_課題 1_
提示文のうち、「そんなこんなで、再訪の機会を窺っていて今回実現した。」から「当然ながら古道と車道は違うので「大体そのようなコース」と言うのが正しい。(笑)」までの部分を一字も変えずに引用してください。

紀伊半島南部をぐるっと
車で
熊野三山


熊野の象徴 八咫烏
2004年に、「紀伊山地の霊場と参詣道」が世界遺産に選ばれた。
百寺巡礼の「青岸渡寺」が第6巻関西編でひとつだけ残ってしまった。
熊野は18年前に行ったが...。
そんなこんなで、再訪の機会を窺っていて今回実現した。

熊野を中心に、紀伊半島をぐるっと回る旅。走行距離448KM。約12時間のドライブだ。
熊野へのアプローチは、紀伊路(紀伊路は世界遺産に登録されていない)と伊勢路と高野山からの小辺路の3つがある。
今回は、紀伊路から中辺路を通り大辺路に出て紀伊路に戻る。
紀伊半島の南部をぐるっと回るコースである。(下記地図参照)
当然ながら古道と車道は違うので「大体そのようなコース」と言うのが正しい。(笑)

熊野へ参るには
紀伊路と伊勢路のどれ近し どれ遠し
広大慈悲の道なれば 紀伊路も伊勢路も遠からず  (梁塵秘抄より)

_課題 2_
記録の中の「304Å +0/+30/+78. Source: automated SDO event catalogue.」を含む行から「M8.4 flare at (335, 174)」を含む行までを、両端の行も含めて一字一句変えずに書き出してください。

_入力データ_
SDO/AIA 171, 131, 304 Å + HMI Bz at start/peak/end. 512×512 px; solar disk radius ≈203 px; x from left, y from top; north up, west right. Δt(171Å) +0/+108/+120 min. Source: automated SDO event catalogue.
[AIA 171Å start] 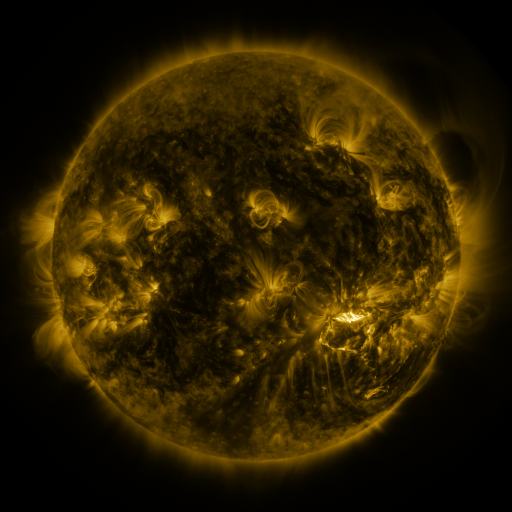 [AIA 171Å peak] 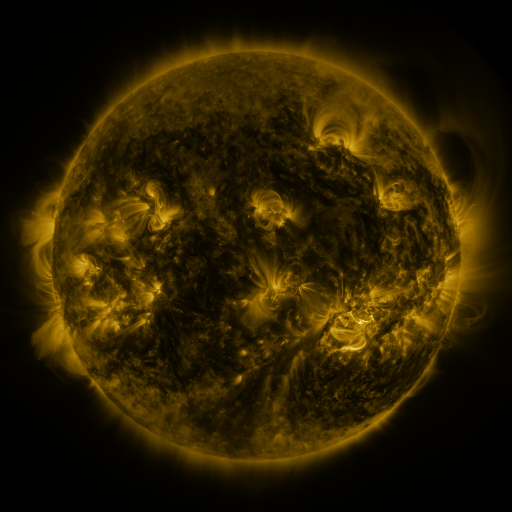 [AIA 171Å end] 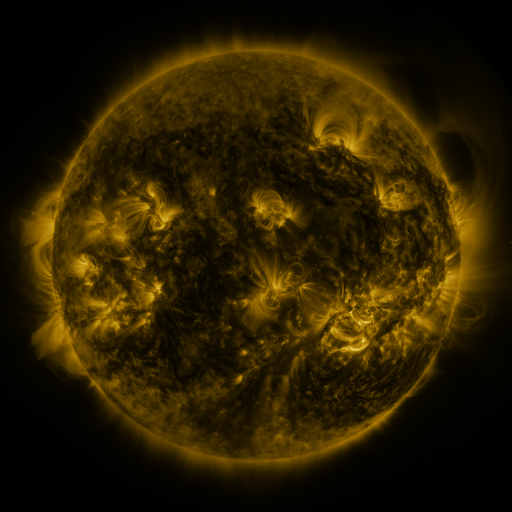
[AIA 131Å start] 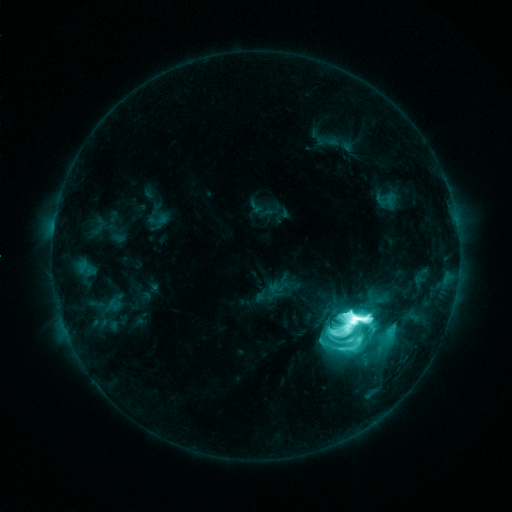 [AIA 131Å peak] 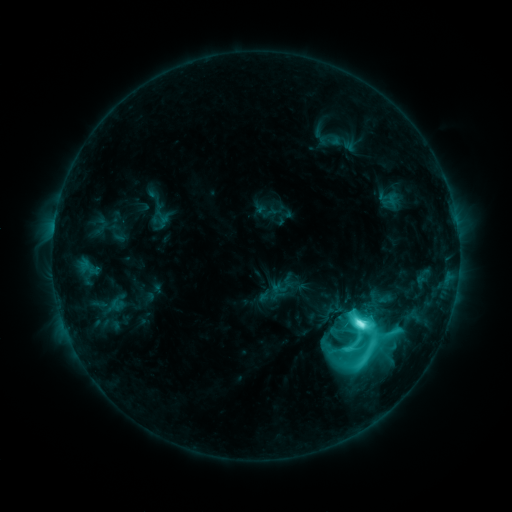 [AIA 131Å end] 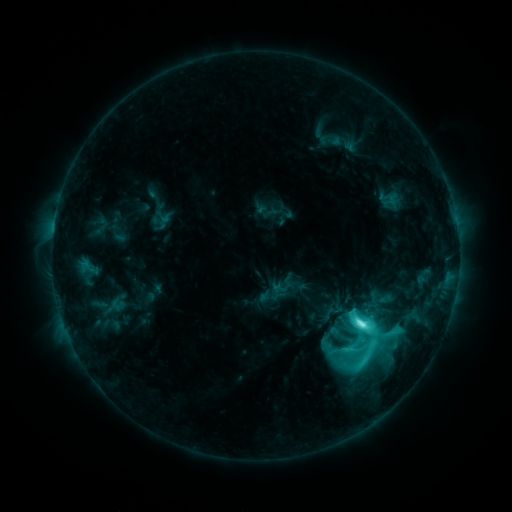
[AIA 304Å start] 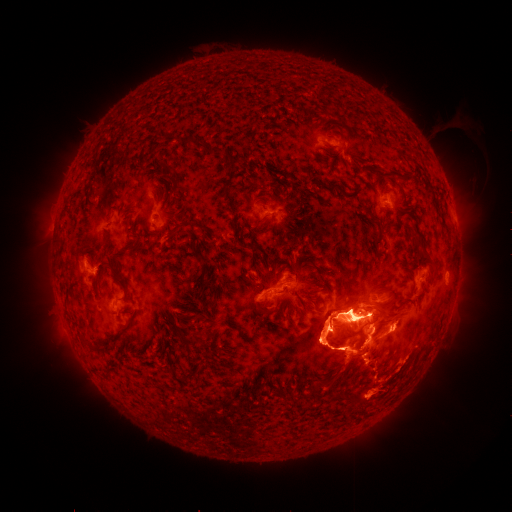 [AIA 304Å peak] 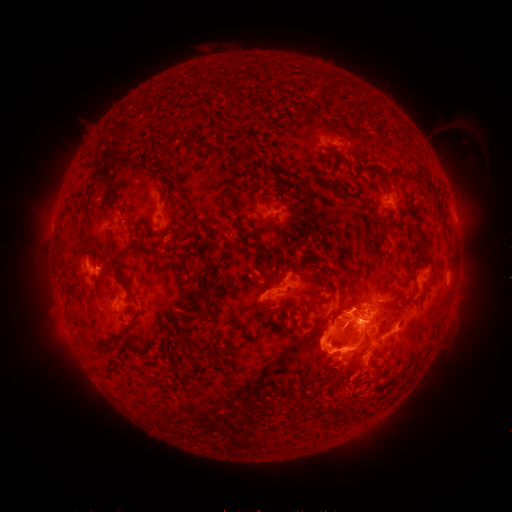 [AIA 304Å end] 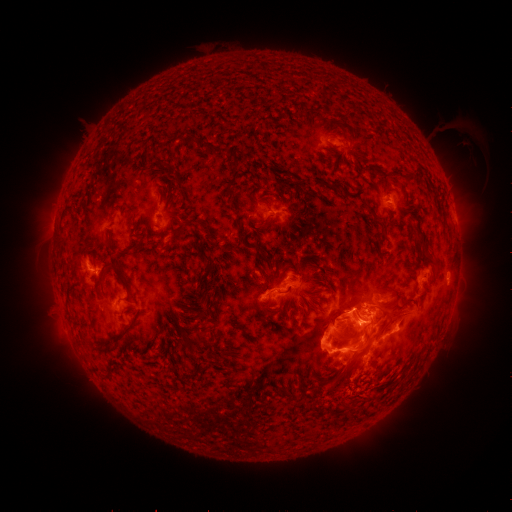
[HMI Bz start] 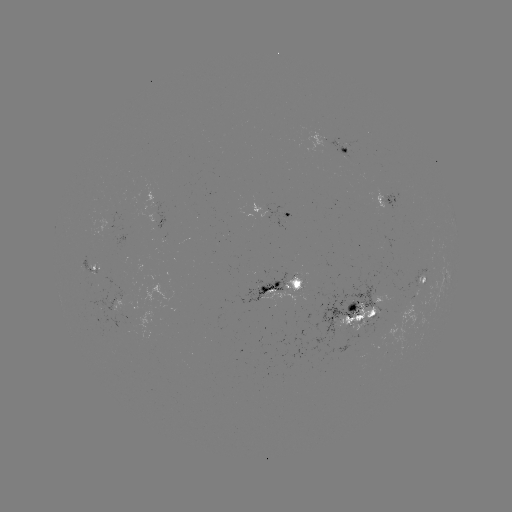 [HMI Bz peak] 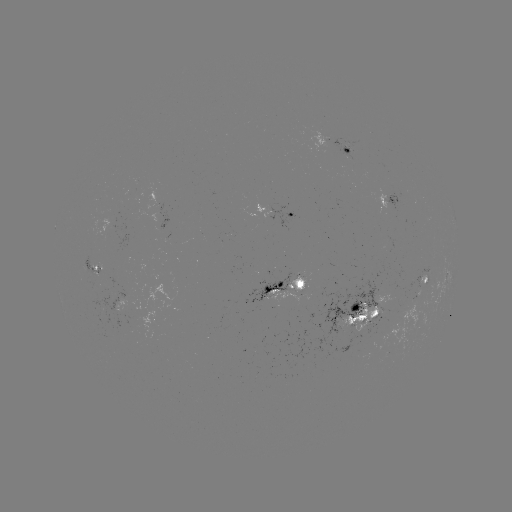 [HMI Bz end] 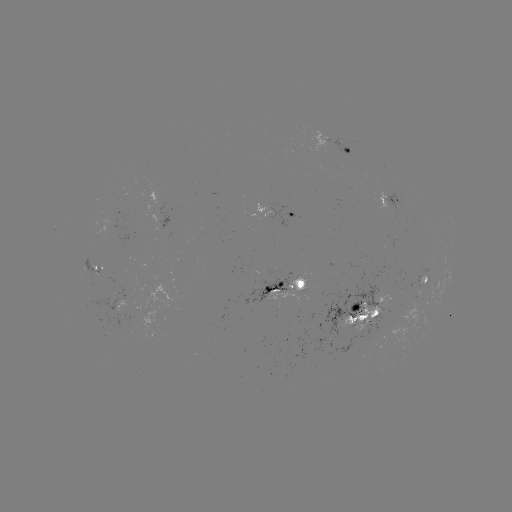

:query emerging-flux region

--

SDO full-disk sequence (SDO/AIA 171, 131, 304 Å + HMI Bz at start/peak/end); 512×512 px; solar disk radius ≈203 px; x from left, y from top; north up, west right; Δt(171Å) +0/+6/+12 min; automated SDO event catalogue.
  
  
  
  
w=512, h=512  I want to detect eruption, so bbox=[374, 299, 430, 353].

--

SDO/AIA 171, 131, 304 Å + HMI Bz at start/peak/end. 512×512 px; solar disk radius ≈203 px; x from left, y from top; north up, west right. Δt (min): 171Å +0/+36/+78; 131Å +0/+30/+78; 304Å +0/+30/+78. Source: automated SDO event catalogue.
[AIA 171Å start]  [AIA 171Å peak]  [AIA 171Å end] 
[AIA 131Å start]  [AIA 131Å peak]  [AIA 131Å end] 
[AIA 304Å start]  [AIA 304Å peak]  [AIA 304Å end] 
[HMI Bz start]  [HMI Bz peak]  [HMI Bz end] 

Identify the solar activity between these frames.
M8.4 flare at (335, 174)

_回答 1_
そんなこんなで、再訪の機会を窺っていて今回実現した。

熊野を中心に、紀伊半島をぐるっと回る旅。走行距離448KM。約12時間のドライブだ。
熊野へのアプローチは、紀伊路(紀伊路は世界遺産に登録されていない)と伊勢路と高野山からの小辺路の3つがある。
今回は、紀伊路から中辺路を通り大辺路に出て紀伊路に戻る。
紀伊半島の南部をぐるっと回るコースである。(下記地図参照)
当然ながら古道と車道は違うので「大体そのようなコース」と言うのが正しい。(笑)

_回答 2_
SDO/AIA 171, 131, 304 Å + HMI Bz at start/peak/end. 512×512 px; solar disk radius ≈203 px; x from left, y from top; north up, west right. Δt (min): 171Å +0/+36/+78; 131Å +0/+30/+78; 304Å +0/+30/+78. Source: automated SDO event catalogue.
[AIA 171Å start]  [AIA 171Å peak]  [AIA 171Å end] 
[AIA 131Å start]  [AIA 131Å peak]  [AIA 131Å end] 
[AIA 304Å start]  [AIA 304Å peak]  [AIA 304Å end] 
[HMI Bz start]  [HMI Bz peak]  [HMI Bz end] 

Identify the solar activity between these frames.
M8.4 flare at (335, 174)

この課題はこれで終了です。